Repatriados da China divulgam fotos e vídeos da quarentena

epois da chegada ao Brasil, apos quase dois dias de viagem da China, os brasileiros e uma chinesa trazidos ao país já estão instalados nos hotéis da Base Aérea de Anápolis, a 55 de Goiânia. Eles ficarão em quarentena por 14 dias. Poucas horas após se instalarem a chinesa Hui Zhang, 33 anos, enviou vídeos da filha Isabela de 1 ano brincando no quarto e, também, num corredor da unidade.

“Já nos falamos. Elas estão bem, fizeram exames. Todo mundo fez exames. Ninguém tem sintomas. Ficaram 40 horas nessa viagem, muito longa e muito cansativa”, disse o marido de Hui, o ilustrador Pablo Lassalle.

Hui e a filha estavam em um dos dois aviões da Força Aérea Brasileira (FAB) que pousaram na Base Aérea de Anápolis, pouco depois das 6h deste domingo (9). Elas e mais 32 pessoas – entre brasileiros e cônjuges chineses – que estavam em Wuhan, epicentro do surto do coronavírus, vão ficar em quarentena no local por 18 dias.

Outros passageiros também postaram em redes sociais agradecendo a ajuda da Força Aérea Brasileira (FAB) e pelo acolhimento recebido. Em uma das publicações, um brasileiro se surpreende com os lanches deixados no quarto como presente de boas-vindas. Nas portas de todos os alojamentos há a identificação de quem ficará hospedado.

Os passageiros desceram dos aviões usando máscaras cirúrgicas e foram direto para um ônibus. Durante a quarentena, eles serão obrigados a colocar o equipamento quando estiverem fora dos quartos.
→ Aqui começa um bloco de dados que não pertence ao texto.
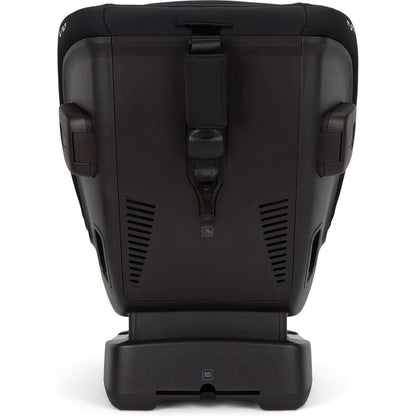 Nuna RAVA Next Convertible Car Seat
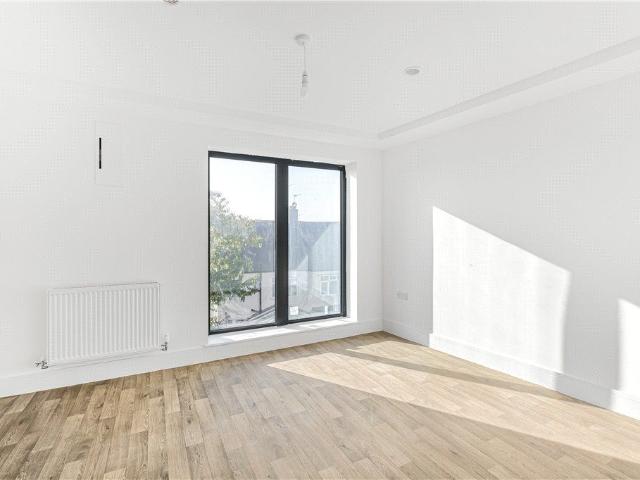 Apartment for rent in London Borough of Croydon, Thornton Heath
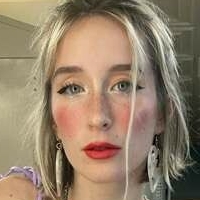 bayoubarbie777 Nackt
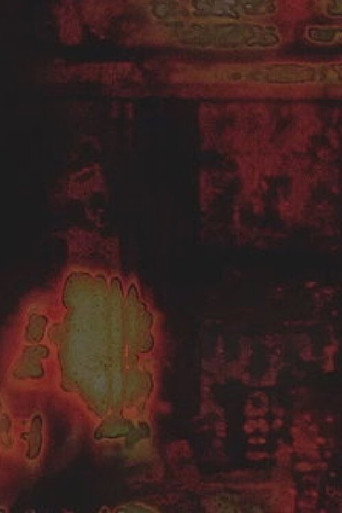 Movie poster for Untitled (2010)
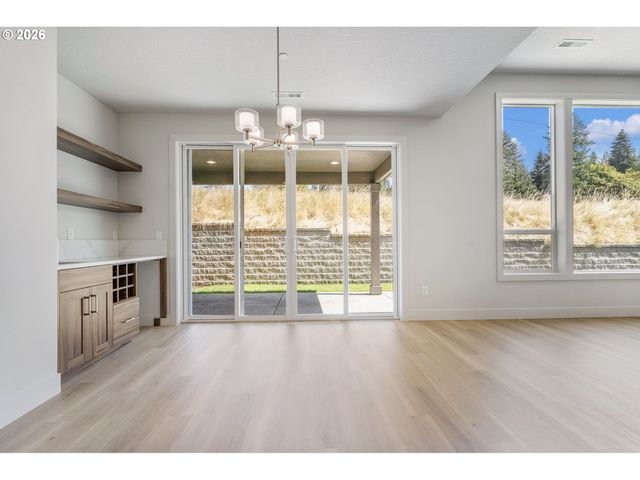 16807 Ne 38TH Ave, Vancouver, WA 98686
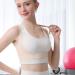 Back Corrector for Men | Adjustable Back Brace Adhesive Corrector for Men | High Elasticity Correction Belt for All-Round Body Shaping for School Leisure Working Home - Buy Online on GoSupps.com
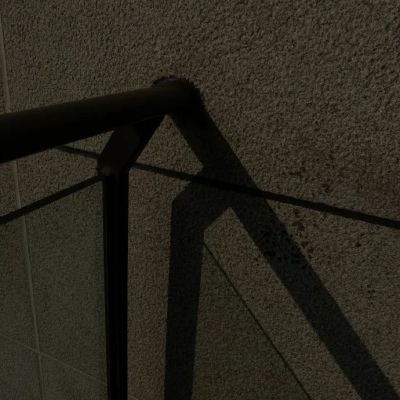 崂山福瑞交流群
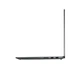 Ноутбук Lenovo IdeaPad 5 Pro-16 / AMD Ryzen™ 5 5600H / RAM 16 ГБ / SSD 512 ГБ / NVIDIA GeForce GTX 1650 4 ГБ / 16" Матовий, LED, IPS / 2560x1600 (WQXGA) / 120 Гц - зображення 4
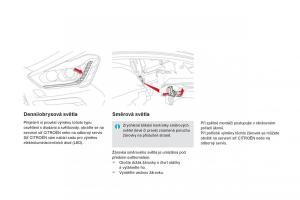 Citroen-DS5-navod-k-obsludze page 216 min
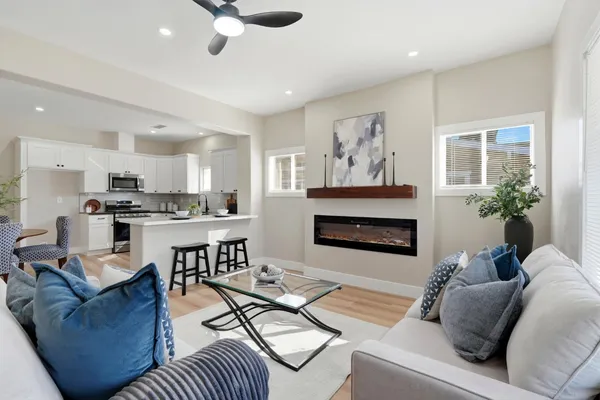 $469,900 | 1225 Union Street, Kingsburg, CA 93631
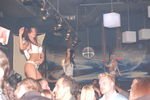 Sexion Session 1 - sexy House Clubbing 5208929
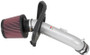 K&N 69-1213TS Performance Cold Air Intake For Honda Accord 2.4L 20132014
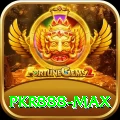 pkr888 VIP - Daily Bonus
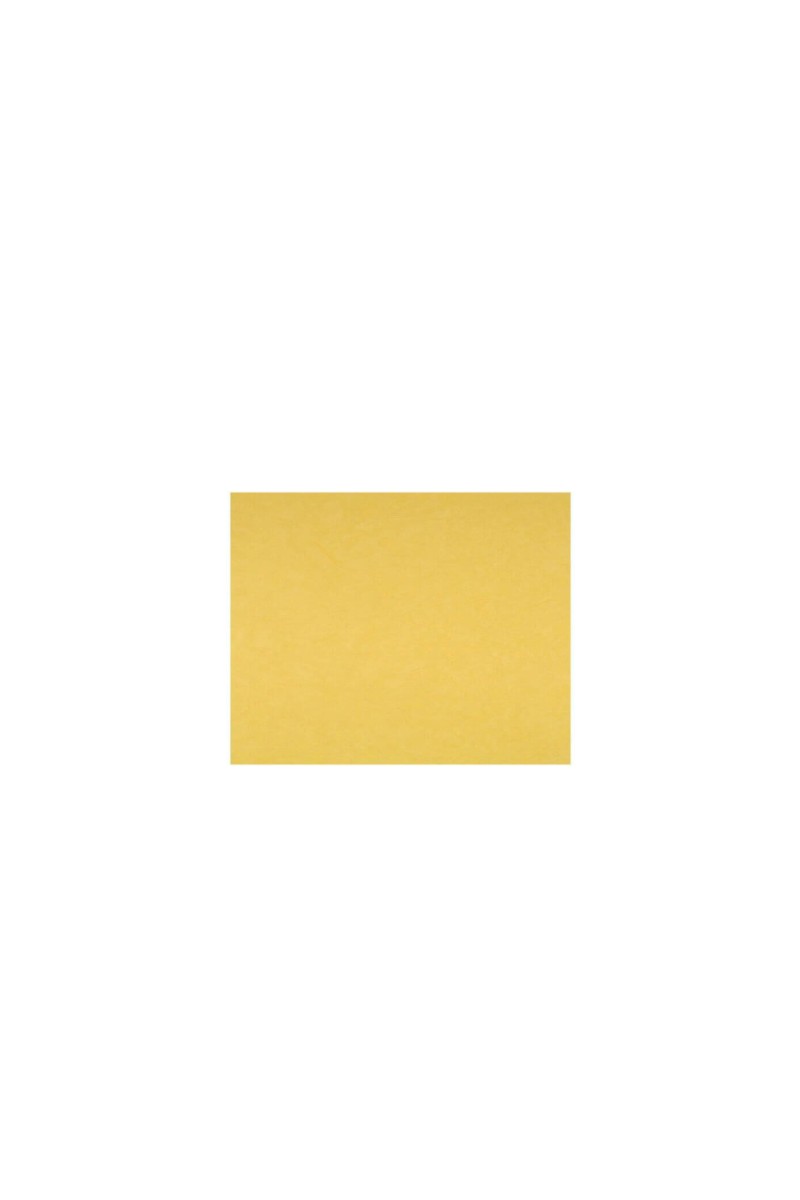 SERV. 40X40 2 CAPAS AMARILLA (1800UDS)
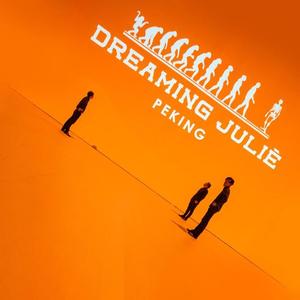 莱伊卡是条狗（现场版）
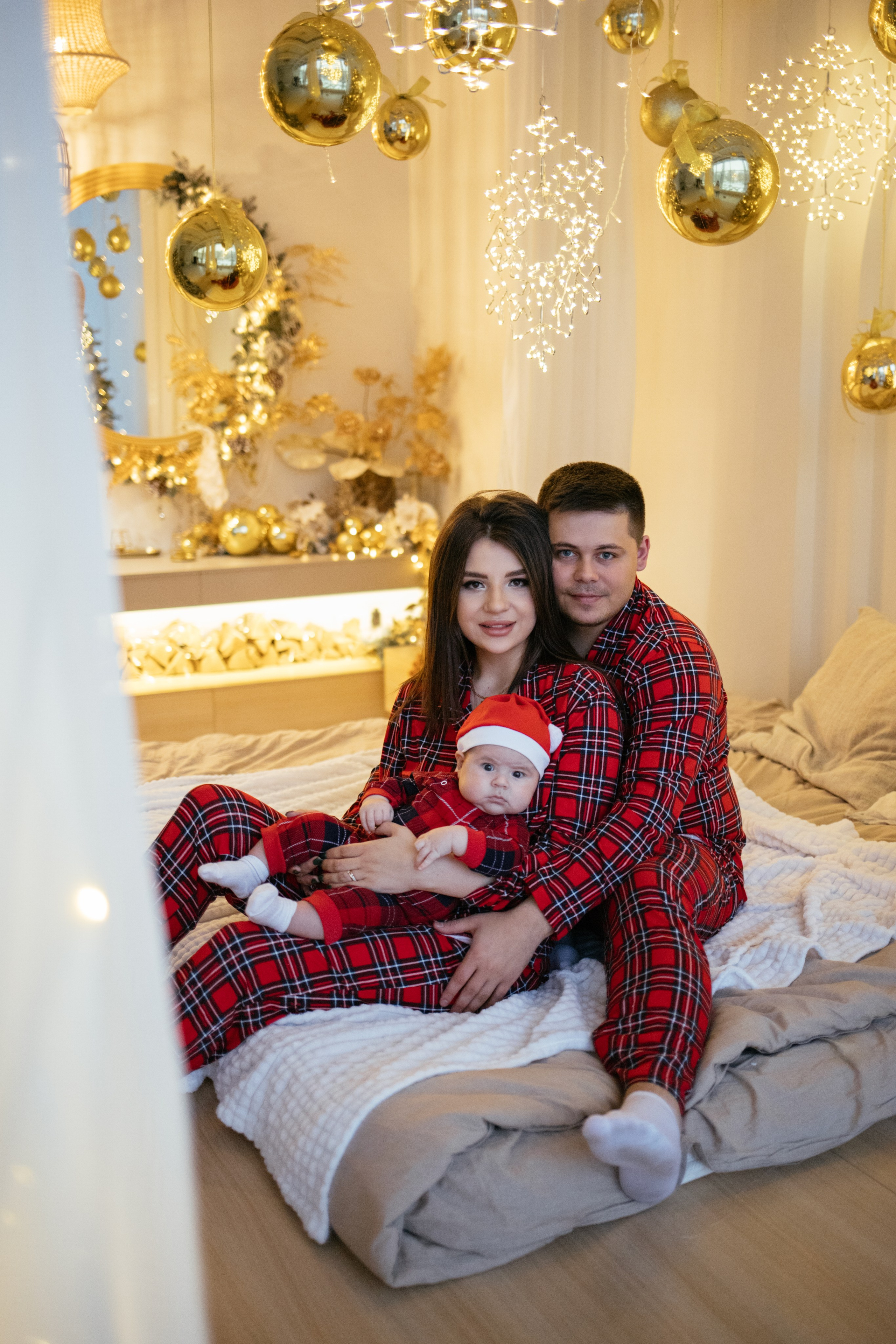 Семейные истории. Индивидуальный, love, семейный фотограф в Москве Елизавета Калинина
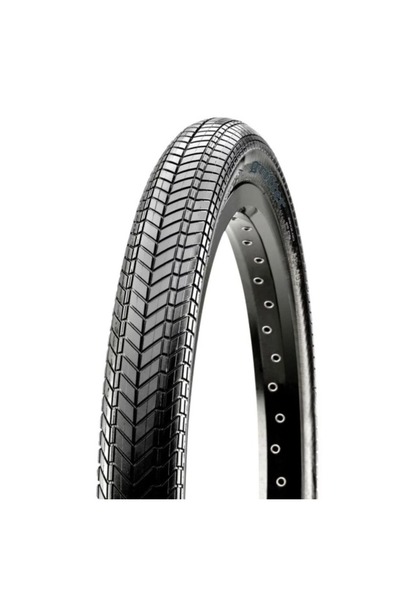 Maxxis 29x2.00 Urban Grifter Katlanır Dış Lastik
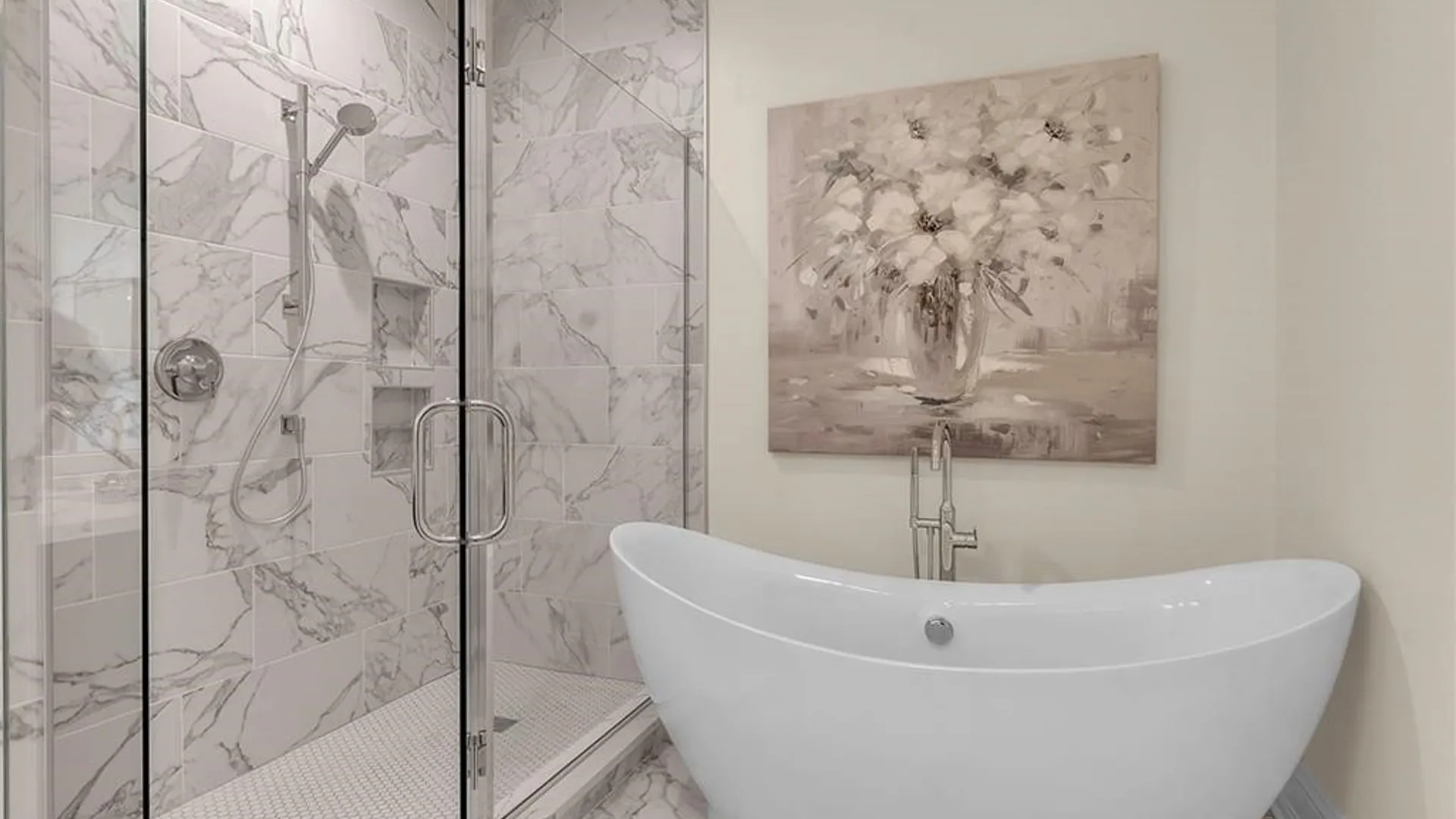 Property at 674 Main Street, Buffalo, NY 14202 32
“Não há nenhum sintoma de nenhum tipo de dificuldade. Eles seguem agora para os seus apartamentos, onde a Secretaria de Saúde do Estado de Goiás irá fazer os exames. Depois, eles vão entrar na rotina diária de quarentena, quando três vezes ao dia farão uma consulta com os médicos”, disse o general Manoel Pafiadache, secretário de Pessoal, Ensino, Saúde e Desporto do Ministério da Defesa.

O Ministério da Saúde ainda vai avaliar o quadro de cada integrante da equipe de apoio para saber se o grupo de suporte vai precisar ficar isolado. Um grupo com 50 militares fez a desinfecção dos equipamentos e veículos usados no transporte dos passageiros após o pouso.

Ao todo, foram 95 horas de voo desde que as equipes partiram de Brasília para buscar os brasileiros, na quarta-feira (5). No caminho de volta, iniciado sexta-feira (7), os aviões saíram de Wuhan e pararam em Urumqi (China), Varsóvia (Polônia) e Las Palmas (Espanha). Já no Brasil, fizeram em Fortaleza uma última escala antes de pousar em Anápolis. Cada um dos trechos da viagem tem aproximadamente 18,3 mil km.

O que será oferecido aos repatriados na quarentena em Anápolis:

6 refeições diárias: café, colação, almoço, lanche da tarde, jantar e ceia (acompanhados por nutricionistas);

Videogame, brinquedoteca, jogos, biblioteca, apresentação de bandas militares;

Internet, TV a cabo, frigobar, geladeira sem itens alcoólicos;

Serviço religioso;

Emergência odontológica;

Apoio psicológico e pedagógico.

Os repatriados

Os grupo dos 34 repatriados da China é composto da seguinte forma:

4 chineses casados com brasileiros;

7 crianças com idades entre 2 e 12 anos;

23 brasileiros adultos – casais e homens e mulheres solteiros (sendo três diplomatas).

A tripulação das aeronaves é formada por:

14 médicos;

8 tripulantes;

2 jornalistas.

Seis estrangeiros tiveram autorização do governo federal para embarcar nos aviões. No entanto, um indiano não viajou por problemas no passaporte. Os demais desembarcaram na Polônia:

4 poloneses;

1 chinês.

 Surto

Desde o início do surto, no início do ano, a China registrou 812 mortes por coronavírus e 37.251 casos confirmados. No Brasil, são oito casos suspeitos do novo coronavírus e nenhuma confirmação, de acordo com o Ministério da Saúde. Os dados são do balanço divulgado às 13h30 de sábado (8). Segundo o governo federal, já foram descartadas 28 suspeitas desde o começo do monitoramento.